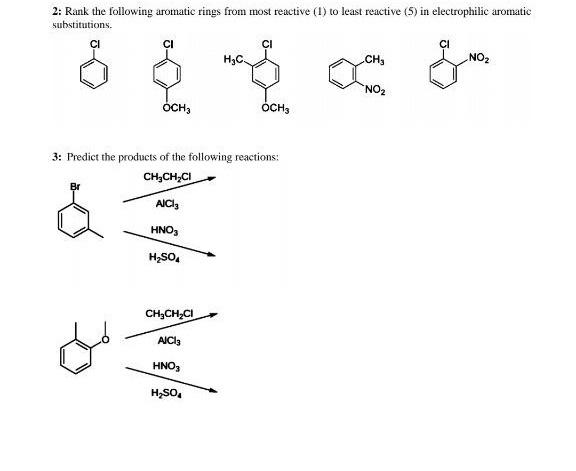 2: Rank the following aromatic rings from most reactive (1) to least reactive (5) in electrophilic aromatic substitutions.

Cl

Cl

$OCH_3$

$H_3C$

Cl

$OCH_3$

$CH_3$

$NO_2$

Cl

$NO_2$

3: Predict the products of the following reactions:

Br

$CH_3CH_2Cl$

$AlCl_3$

$HNO_3$

$H_2SO_4$

O

$CH_3CH_2Cl$

$AlCl_3$

$HNO_3$

$H_2SO_4$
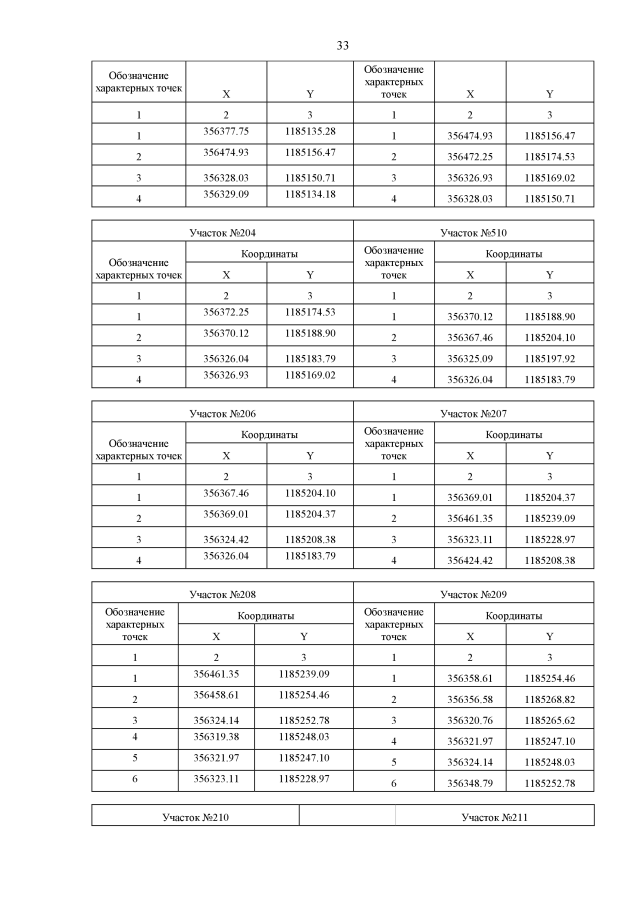 33

| Обозначение характерных точек | X | Y | Обозначение характерных точек | X | Y |
|---|---|---|---|---|---|
| 1 | 2 | 3 | 1 | 2 | 3 |
| 1 | 356377.75 | 1185135.28 | 1 | 356474.93 | 1185156.47 |
| 2 | 356474.93 | 1185156.47 | 2 | 356472.25 | 1185174.53 |
| 3 | 356328.03 | 1185150.71 | 3 | 356326.93 | 1185169.02 |
| 4 | 356329.09 | 1185134.18 | 4 | 356328.03 | 1185150.71 |

| Участок №204 | | | Участок №510 | | |
|---|---|---|---|---|---|
| Обозначение характерных точек | Координаты | | Обозначение характерных точек | Координаты | |
| | X | Y | | X | Y |
| 1 | 2 | 3 | 1 | 2 | 3 |
| 1 | 356372.25 | 1185174.53 | 1 | 356370.12 | 1185188.90 |
| 2 | 356370.12 | 1185188.90 | 2 | 356367.46 | 1185204.10 |
| 3 | 356326.04 | 1185183.79 | 3 | 356325.09 | 1185197.92 |
| 4 | 356326.93 | 1185169.02 | 4 | 356326.04 | 1185183.79 |

| Участок №206 | | | Участок №207 | | |
|---|---|---|---|---|---|
| Обозначение характерных точек | Координаты | | Обозначение характерных точек | Координаты | |
| | X | Y | | X | Y |
| 1 | 2 | 3 | 1 | 2 | 3 |
| 1 | 356367.46 | 1185204.10 | 1 | 356369.01 | 1185204.37 |
| 2 | 356369.01 | 1185204.37 | 2 | 356461.35 | 1185239.09 |
| 3 | 356324.42 | 1185208.38 | 3 | 356323.11 | 1185228.97 |
| 4 | 356326.04 | 1185183.79 | 4 | 356424.42 | 1185208.38 |

| Участок №208 | | | Участок №209 | | |
|---|---|---|---|---|---|
| Обозначение характерных точек | Координаты | | Обозначение характерных точек | Координаты | |
| | X | Y | | X | Y |
| 1 | 2 | 3 | 1 | 2 | 3 |
| 1 | 356461.35 | 1185239.09 | 1 | 356358.61 | 1185254.46 |
| 2 | 356458.61 | 1185254.46 | 2 | 356356.58 | 1185268.82 |
| 3 | 356324.14 | 1185252.78 | 3 | 356320.76 | 1185265.62 |
| 4 | 356319.38 | 1185248.03 | 4 | 356321.97 | 1185247.10 |
| 5 | 356321.97 | 1185247.10 | 5 | 356324.14 | 1185248.03 |
| 6 | 356323.11 | 1185228.97 | 6 | 356348.79 | 1185252.78 |

| Участок №210 | Участок №211 |
|---|---|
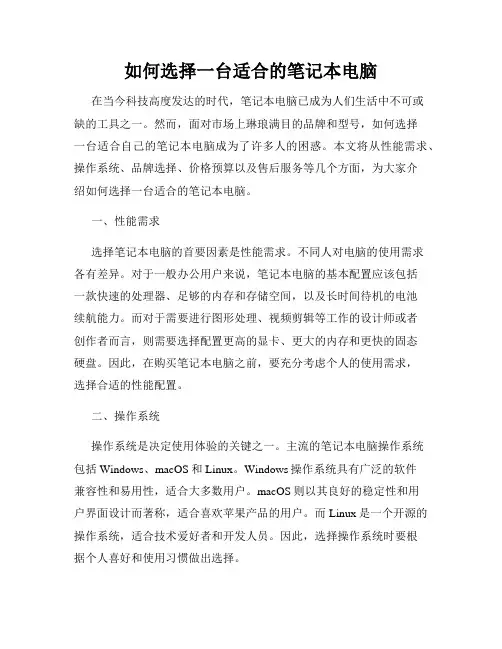 如何选择一台适合的笔记本电脑

在当今科技高度发达的时代，笔记本电脑已成为人们生活中不可或缺的工具之一。然而，面对市场上琳琅满目的品牌和型号，如何选择一台适合自己的笔记本电脑成为了许多人的困惑。本文将从性能需求、操作系统、品牌选择、价格预算以及售后服务等几个方面，为大家介绍如何选择一台适合的笔记本电脑。

一、性能需求

选择笔记本电脑的首要因素是性能需求。不同人对电脑的使用需求各有差异。对于一般办公用户来说，笔记本电脑的基本配置应该包括一款快速的处理器、足够的内存和存储空间，以及长时间待机的电池续航能力。而对于需要进行图形处理、视频剪辑等工作的设计师或者创作者而言，则需要选择配置更高的显卡、更大的内存和更快的固态硬盘。因此，在购买笔记本电脑之前，要充分考虑个人的使用需求，选择合适的性能配置。

二、操作系统

操作系统是决定使用体验的关键之一。主流的笔记本电脑操作系统包括 Windows、macOS 和 Linux。Windows 操作系统具有广泛的软件兼容性和易用性，适合大多数用户。macOS 则以其良好的稳定性和用户界面设计而著称，适合喜欢苹果产品的用户。而 Linux 是一个开源的操作系统，适合技术爱好者和开发人员。因此，选择操作系统时要根据个人喜好和使用习惯做出选择。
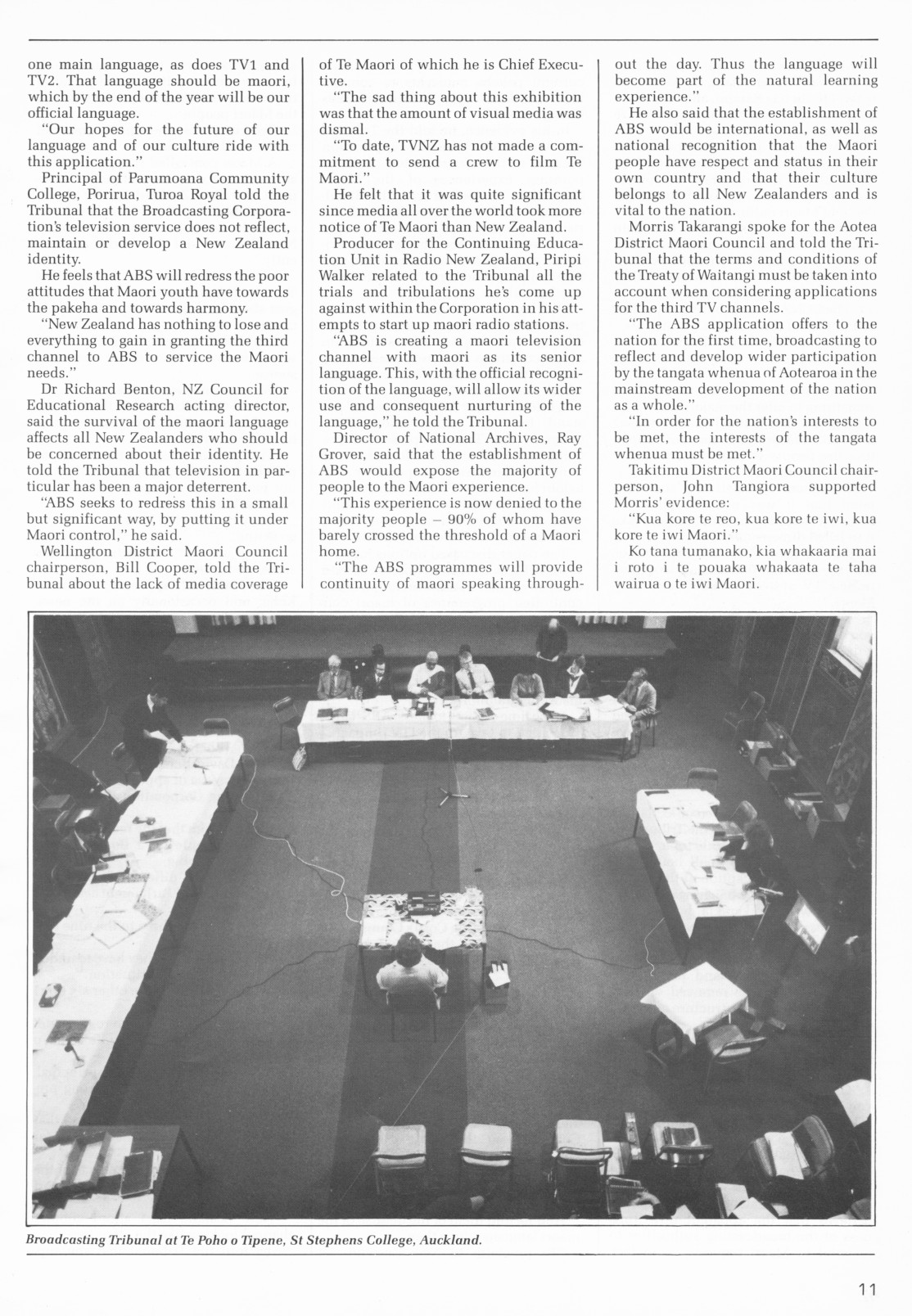 one main language, as does TV1 and TV2. That language should be maori, which by the end of the year will be our official language.

"Our hopes for the future of our language and of our culture ride with this application."

Principal of Parumoana Community College, Porirua, Turoa Royal told the Tribunal that the Broadcasting Corporation's television service does not reflect, maintain or develop a New Zealand identity.

He feels that ABS will redress the poor attitudes that Maori youth have towards the pakeha and towards harmony.

"New Zealand has nothing to lose and everything to gain in granting the third channel to ABS to service the Maori needs."

Dr Richard Benton, NZ Council for Educational Research acting director, said the survival of the maori language affects all New Zealanders who should be concerned about their identity. He told the Tribunal that television in particular has been a major deterrent.

"ABS seeks to redress this in a small but significant way, by putting it under Maori control," he said.

Wellington District Maori Council chairperson, Bill Cooper, told the Tribunal about the lack of media coverage of Te Maori of which he is Chief Executive.

"The sad thing about this exhibition was that the amount of visual media was dismal.

"To date, TVNZ has not made a commitment to send a crew to film Te Maori."

He felt that it was quite significant since media all over the world took more notice of Te Maori than New Zealand.

Producer for the Continuing Education Unit in Radio New Zealand, Piripi Walker related to the Tribunal all the trials and tribulations he's come up against within the Corporation in his attempts to start up maori radio stations.

"ABS is creating a maori television channel with maori as its senior language. This, with the official recognition of the language, will allow its wider use and consequent nurturing of the language," he told the Tribunal.

Director of National Archives, Ray Grover, said that the establishment of ABS would expose the majority of people to the Maori experience.

"This experience is now denied to the majority people – 90% of whom have barely crossed the threshold of a Maori home.

"The ABS programmes will provide continuity of maori speaking throughout the day. Thus the language will become part of the natural learning experience."

He also said that the establishment of ABS would be international, as well as national recognition that the Maori people have respect and status in their own country and that their culture belongs to all New Zealanders and is vital to the nation.

Morris Takarangi spoke for the Aotea District Maori Council and told the Tribunal that the terms and conditions of the Treaty of Waitangi must be taken into account when considering applications for the third TV channels.

"The ABS application offers to the nation for the first time, broadcasting to reflect and develop wider participation by the tangata whenua of Aotearoa in the mainstream development of the nation as a whole."

"In order for the nation's interests to be met, the interests of the tangata whenua must be met."

Takitimu District Maori Council chairperson, John Tangiora supported Morris' evidence:

"Kua kore te reo, kua kore te iwi, kua kore te iwi Maori."

Ko tana tumanako, kia whakaaria mai i roto i te pouaka whakaata te taha wairua o te iwi Maori.

Broadcasting Tribunal at Te Poho o Tipene, St Stephens College, Auckland.

11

• [What you will do]: The records need to be restated word for word, minus any images.

• [Completed exercise]:
 2: Rank the following aromatic rings from most reactive (1) to least reactive (5) in electrophilic aromatic substitutions.

Cl

Cl

$OCH_3$

$H_3C$

Cl

$OCH_3$

$CH_3$

$NO_2$

Cl

$NO_2$

3: Predict the products of the following reactions:

Br

$CH_3CH_2Cl$

$AlCl_3$

$HNO_3$

$H_2SO_4$

O

$CH_3CH_2Cl$

$AlCl_3$

$HNO_3$

$H_2SO_4$
 33

| Обозначение характерных точек | X | Y | Обозначение характерных точек | X | Y |
|---|---|---|---|---|---|
| 1 | 2 | 3 | 1 | 2 | 3 |
| 1 | 356377.75 | 1185135.28 | 1 | 356474.93 | 1185156.47 |
| 2 | 356474.93 | 1185156.47 | 2 | 356472.25 | 1185174.53 |
| 3 | 356328.03 | 1185150.71 | 3 | 356326.93 | 1185169.02 |
| 4 | 356329.09 | 1185134.18 | 4 | 356328.03 | 1185150.71 |

| Участок №204 | | | Участок №510 | | |
|---|---|---|---|---|---|
| Обозначение характерных точек | Координаты | | Обозначение характерных точек | Координаты | |
| | X | Y | | X | Y |
| 1 | 2 | 3 | 1 | 2 | 3 |
| 1 | 356372.25 | 1185174.53 | 1 | 356370.12 | 1185188.90 |
| 2 | 356370.12 | 1185188.90 | 2 | 356367.46 | 1185204.10 |
| 3 | 356326.04 | 1185183.79 | 3 | 356325.09 | 1185197.92 |
| 4 | 356326.93 | 1185169.02 | 4 | 356326.04 | 1185183.79 |

| Участок №206 | | | Участок №207 | | |
|---|---|---|---|---|---|
| Обозначение характерных точек | Координаты | | Обозначение характерных точек | Координаты | |
| | X | Y | | X | Y |
| 1 | 2 | 3 | 1 | 2 | 3 |
| 1 | 356367.46 | 1185204.10 | 1 | 356369.01 | 1185204.37 |
| 2 | 356369.01 | 1185204.37 | 2 | 356461.35 | 1185239.09 |
| 3 | 356324.42 | 1185208.38 | 3 | 356323.11 | 1185228.97 |
| 4 | 356326.04 | 1185183.79 | 4 | 356424.42 | 1185208.38 |

| Участок №208 | | | Участок №209 | | |
|---|---|---|---|---|---|
| Обозначение характерных точек | Координаты | | Обозначение характерных точек | Координаты | |
| | X | Y | | X | Y |
| 1 | 2 | 3 | 1 | 2 | 3 |
| 1 | 356461.35 | 1185239.09 | 1 | 356358.61 | 1185254.46 |
| 2 | 356458.61 | 1185254.46 | 2 | 356356.58 | 1185268.82 |
| 3 | 356324.14 | 1185252.78 | 3 | 356320.76 | 1185265.62 |
| 4 | 356319.38 | 1185248.03 | 4 | 356321.97 | 1185247.10 |
| 5 | 356321.97 | 1185247.10 | 5 | 356324.14 | 1185248.03 |
| 6 | 356323.11 | 1185228.97 | 6 | 356348.79 | 1185252.78 |

| Участок №210 | Участок №211 |
|---|---|
 如何选择一台适合的笔记本电脑

在当今科技高度发达的时代，笔记本电脑已成为人们生活中不可或缺的工具之一。然而，面对市场上琳琅满目的品牌和型号，如何选择一台适合自己的笔记本电脑成为了许多人的困惑。本文将从性能需求、操作系统、品牌选择、价格预算以及售后服务等几个方面，为大家介绍如何选择一台适合的笔记本电脑。

一、性能需求

选择笔记本电脑的首要因素是性能需求。不同人对电脑的使用需求各有差异。对于一般办公用户来说，笔记本电脑的基本配置应该包括一款快速的处理器、足够的内存和存储空间，以及长时间待机的电池续航能力。而对于需要进行图形处理、视频剪辑等工作的设计师或者创作者而言，则需要选择配置更高的显卡、更大的内存和更快的固态硬盘。因此，在购买笔记本电脑之前，要充分考虑个人的使用需求，选择合适的性能配置。

二、操作系统

操作系统是决定使用体验的关键之一。主流的笔记本电脑操作系统包括 Windows、macOS 和 Linux。Windows 操作系统具有广泛的软件兼容性和易用性，适合大多数用户。macOS 则以其良好的稳定性和用户界面设计而著称，适合喜欢苹果产品的用户。而 Linux 是一个开源的操作系统，适合技术爱好者和开发人员。因此，选择操作系统时要根据个人喜好和使用习惯做出选择。
 one main language, as does TV1 and TV2. That language should be maori, which by the end of the year will be our official language.

"Our hopes for the future of our language and of our culture ride with this application."

Principal of Parumoana Community College, Porirua, Turoa Royal told the Tribunal that the Broadcasting Corporation's television service does not reflect, maintain or develop a New Zealand identity.

He feels that ABS will redress the poor attitudes that Maori youth have towards the pakeha and towards harmony.

"New Zealand has nothing to lose and everything to gain in granting the third channel to ABS to service the Maori needs."

Dr Richard Benton, NZ Council for Educational Research acting director, said the survival of the maori language affects all New Zealanders who should be concerned about their identity. He told the Tribunal that television in particular has been a major deterrent.

"ABS seeks to redress this in a small but significant way, by putting it under Maori control," he said.

Wellington District Maori Council chairperson, Bill Cooper, told the Tribunal about the lack of media coverage of Te Maori of which he is Chief Executive.

"The sad thing about this exhibition was that the amount of visual media was dismal.

"To date, TVNZ has not made a commitment to send a crew to film Te Maori."

He felt that it was quite significant since media all over the world took more notice of Te Maori than New Zealand.

Producer for the Continuing Education Unit in Radio New Zealand, Piripi Walker related to the Tribunal all the trials and tribulations he's come up against within the Corporation in his attempts to start up maori radio stations.

"ABS is creating a maori television channel with maori as its senior language. This, with the official recognition of the language, will allow its wider use and consequent nurturing of the language," he told the Tribunal.

Director of National Archives, Ray Grover, said that the establishment of ABS would expose the majority of people to the Maori experience.

"This experience is now denied to the majority people – 90% of whom have barely crossed the threshold of a Maori home.

"The ABS programmes will provide continuity of maori speaking throughout the day. Thus the language will become part of the natural learning experience."

He also said that the establishment of ABS would be international, as well as national recognition that the Maori people have respect and status in their own country and that their culture belongs to all New Zealanders and is vital to the nation.

Morris Takarangi spoke for the Aotea District Maori Council and told the Tribunal that the terms and conditions of the Treaty of Waitangi must be taken into account when considering applications for the third TV channels.

"The ABS application offers to the nation for the first time, broadcasting to reflect and develop wider participation by the tangata whenua of Aotearoa in the mainstream development of the nation as a whole."

"In order for the nation's interests to be met, the interests of the tangata whenua must be met."

Takitimu District Maori Council chairperson, John Tangiora supported Morris' evidence:

"Kua kore te reo, kua kore te iwi, kua kore te iwi Maori."

Ko tana tumanako, kia whakaaria mai i roto i te pouaka whakaata te taha wairua o te iwi Maori.

Broadcasting Tribunal at Te Poho o Tipene, St Stephens College, Auckland.

11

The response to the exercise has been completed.